____ Bereitgestelltes Material

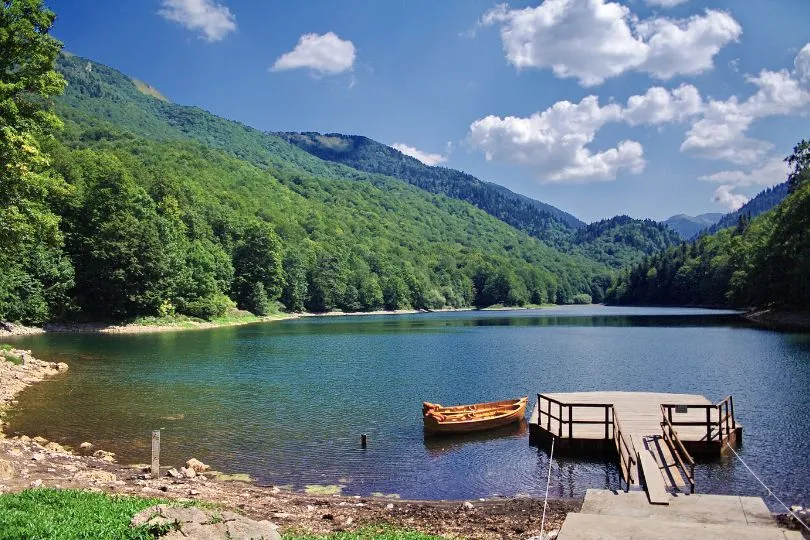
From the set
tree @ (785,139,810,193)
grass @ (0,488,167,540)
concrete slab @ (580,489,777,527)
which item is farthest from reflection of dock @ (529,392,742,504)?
tree @ (785,139,810,193)

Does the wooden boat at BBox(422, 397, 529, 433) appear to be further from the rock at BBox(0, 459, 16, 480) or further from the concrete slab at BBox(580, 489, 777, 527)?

________

> [Worum es geht]: Schreiben Sie sämtliche Einträge oben Zeile für Zeile unverändert ab und lassen Sie dabei die Bilder weg.

> [Lösung der Aufgabe]:
From the set
tree @ (785,139,810,193)
grass @ (0,488,167,540)
concrete slab @ (580,489,777,527)
which item is farthest from reflection of dock @ (529,392,742,504)?
tree @ (785,139,810,193)

Does the wooden boat at BBox(422, 397, 529, 433) appear to be further from the rock at BBox(0, 459, 16, 480) or further from the concrete slab at BBox(580, 489, 777, 527)?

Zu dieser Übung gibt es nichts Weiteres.